The Archdiocese of Trento ( Latin Archidioecesis Tridentina , Italian Arcidiocesi di Trento ) is a Roman Catholic Archdiocese based in Trento . The archbishopric is spatially identical to Trentino and forms the ecclesiastical province of Trento with the subordinate diocese of Bozen-Brixen in South Tyrol .

The patron saint of the archdiocese is the martyr bishop Vigilius of Trient , the bishop's church is the Cathedral of St. Vigilius in Trento , consecrated in 1145 .

history

diocese

Legend has it that Trento has been the seat of a bishopric since the 1st century, but Abundantius is the first bishop to be proven in 381 as a participant in a synod of the Western Church convened by Emperor Gratian in Aquileia . Since 952 the diocese belonged to the Holy Roman Empire . The bishops carried the title of Prince-Bishop in the Holy Roman Empire .
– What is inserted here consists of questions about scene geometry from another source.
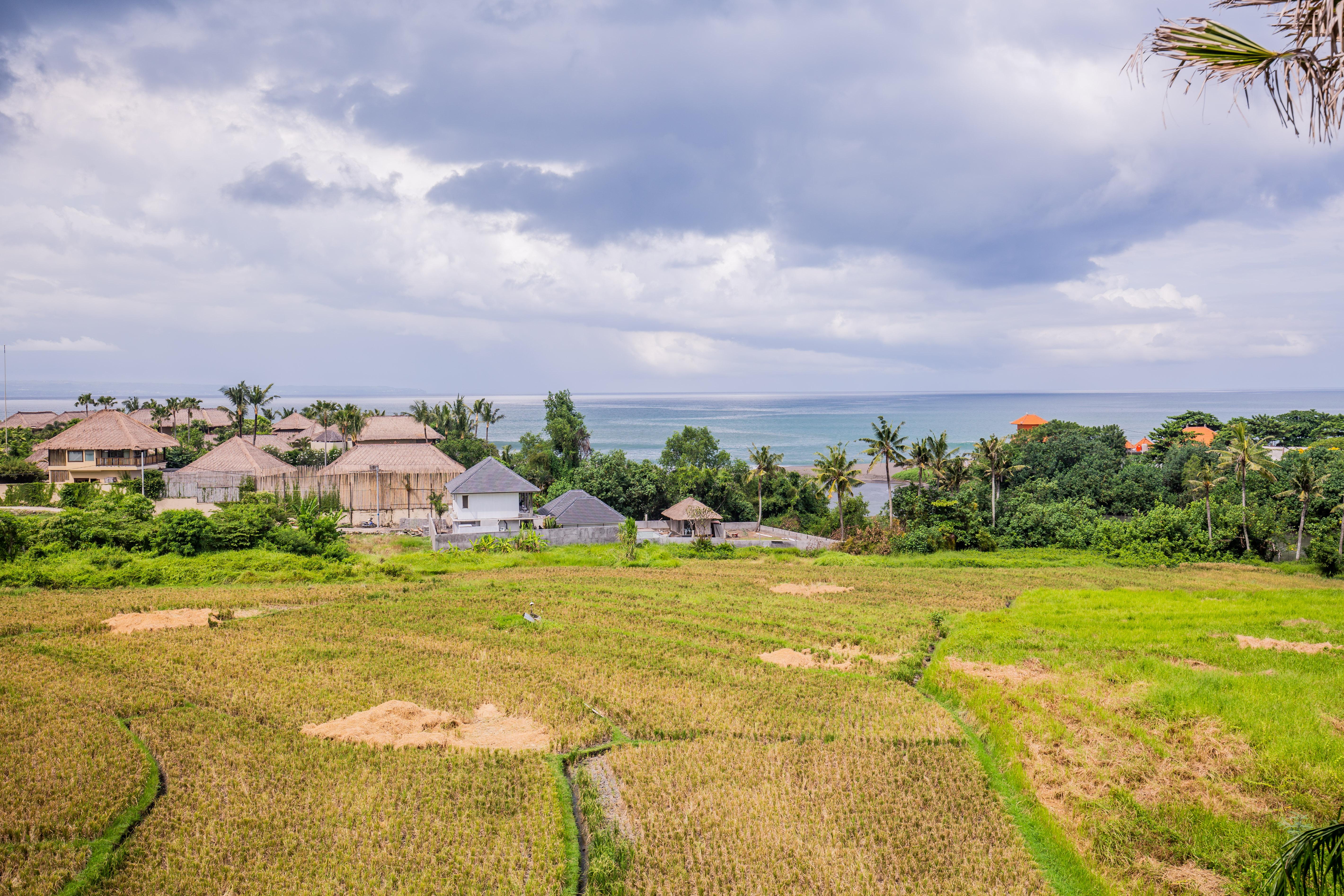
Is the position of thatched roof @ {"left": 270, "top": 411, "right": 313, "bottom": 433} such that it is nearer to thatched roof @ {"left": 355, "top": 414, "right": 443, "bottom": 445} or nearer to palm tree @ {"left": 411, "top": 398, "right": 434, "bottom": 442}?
palm tree @ {"left": 411, "top": 398, "right": 434, "bottom": 442}

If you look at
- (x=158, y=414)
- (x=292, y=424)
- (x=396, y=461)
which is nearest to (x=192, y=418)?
(x=158, y=414)

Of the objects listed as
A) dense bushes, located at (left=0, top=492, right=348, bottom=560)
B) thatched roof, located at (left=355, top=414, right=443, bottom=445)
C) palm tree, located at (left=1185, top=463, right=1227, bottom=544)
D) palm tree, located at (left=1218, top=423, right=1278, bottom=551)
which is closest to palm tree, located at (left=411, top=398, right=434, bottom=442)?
thatched roof, located at (left=355, top=414, right=443, bottom=445)

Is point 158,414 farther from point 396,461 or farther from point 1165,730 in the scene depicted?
point 1165,730

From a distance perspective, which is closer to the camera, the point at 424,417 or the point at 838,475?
the point at 838,475

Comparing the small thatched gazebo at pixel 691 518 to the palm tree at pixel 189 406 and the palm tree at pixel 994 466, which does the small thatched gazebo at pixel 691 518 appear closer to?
the palm tree at pixel 994 466

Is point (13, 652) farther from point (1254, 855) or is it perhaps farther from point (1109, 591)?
point (1109, 591)
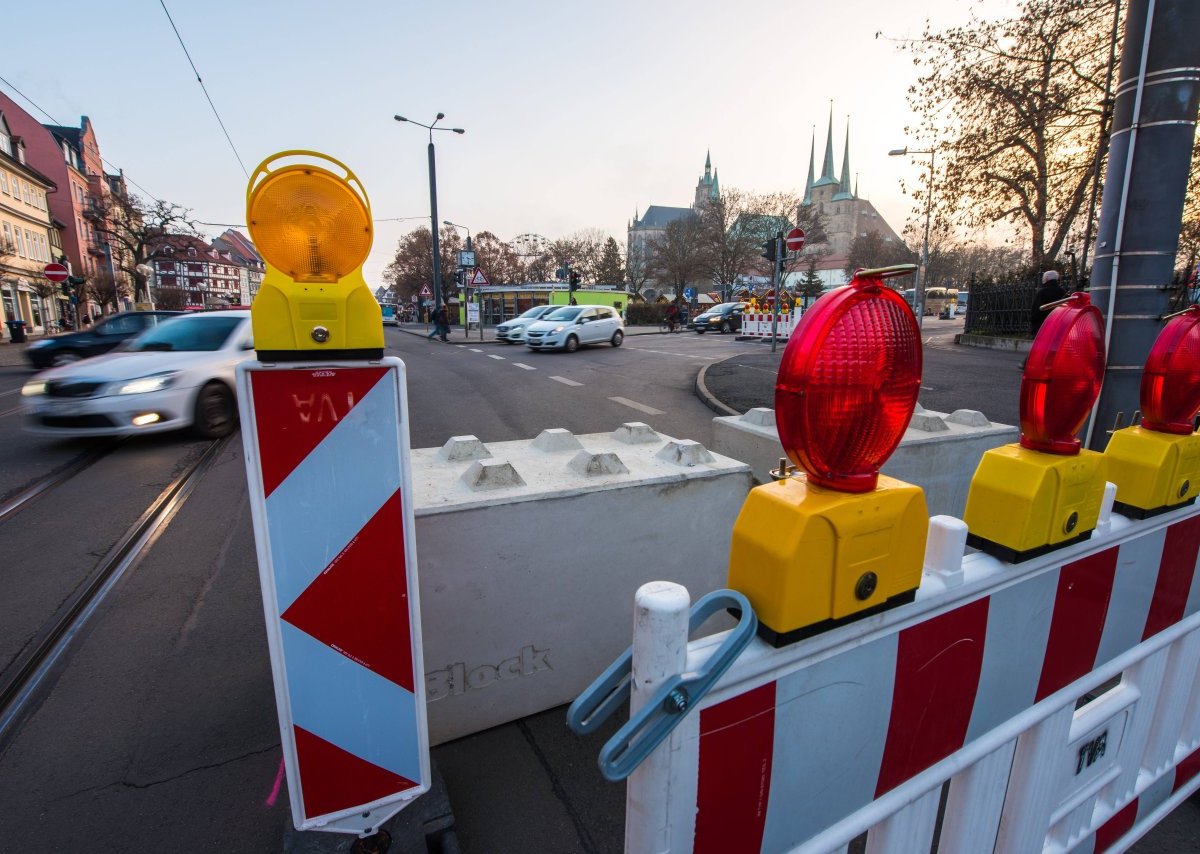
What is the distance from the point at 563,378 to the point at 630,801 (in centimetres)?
1196

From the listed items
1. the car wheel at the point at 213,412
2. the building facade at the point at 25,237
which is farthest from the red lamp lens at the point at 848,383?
the building facade at the point at 25,237

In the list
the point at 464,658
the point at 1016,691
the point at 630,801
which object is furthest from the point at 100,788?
the point at 1016,691

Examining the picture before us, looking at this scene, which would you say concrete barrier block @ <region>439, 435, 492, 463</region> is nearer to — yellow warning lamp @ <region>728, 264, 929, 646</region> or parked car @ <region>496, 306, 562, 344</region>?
yellow warning lamp @ <region>728, 264, 929, 646</region>

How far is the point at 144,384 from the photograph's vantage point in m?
6.48

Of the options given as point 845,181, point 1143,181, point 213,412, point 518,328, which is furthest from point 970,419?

In the 16th century the diocese was the scene of the Council of Trent . Until 1751 the diocese of Trento was part of the ecclesiastical province of Aquileia , then the ecclesiastical province of Gorizia . In 1772 it was exempted (i.e. directly subordinated to the Pope), and from 1825 it was again suffragan (this time of the Archdiocese of Salzburg ). Since 1920 Trento was exempt again and in 1929 it was raised to an archbishopric (at that time still without suffragan dioceses).

In 1964, the German-speaking areas of the Diocese of Trento in South Tyrol - the so-called German share - became the Diocese of Bressanone, which has since been subordinate to the new Archdiocese of Trento as a suffragan diocese of Bozen-Brixen .

Hochstift Trento

At the beginning of the 11th century, when King Heinrich II transferred the County of Trento (1004) , the County of Bozen (1027) and the County of Vinschgau to Emperor Konrad II, the clerical principality of Hochstift Trento was created , with which the Bishop of Trento now also received secular power over the city and a region beyond the diocese. Whereby an actual affiliation of the Vinschgau to the Hochstift cannot be proven and, if ever really given, no longer existed in the early 12th century. The county of Bozen was also lost to the Counts of Tyrol in the early 13th century.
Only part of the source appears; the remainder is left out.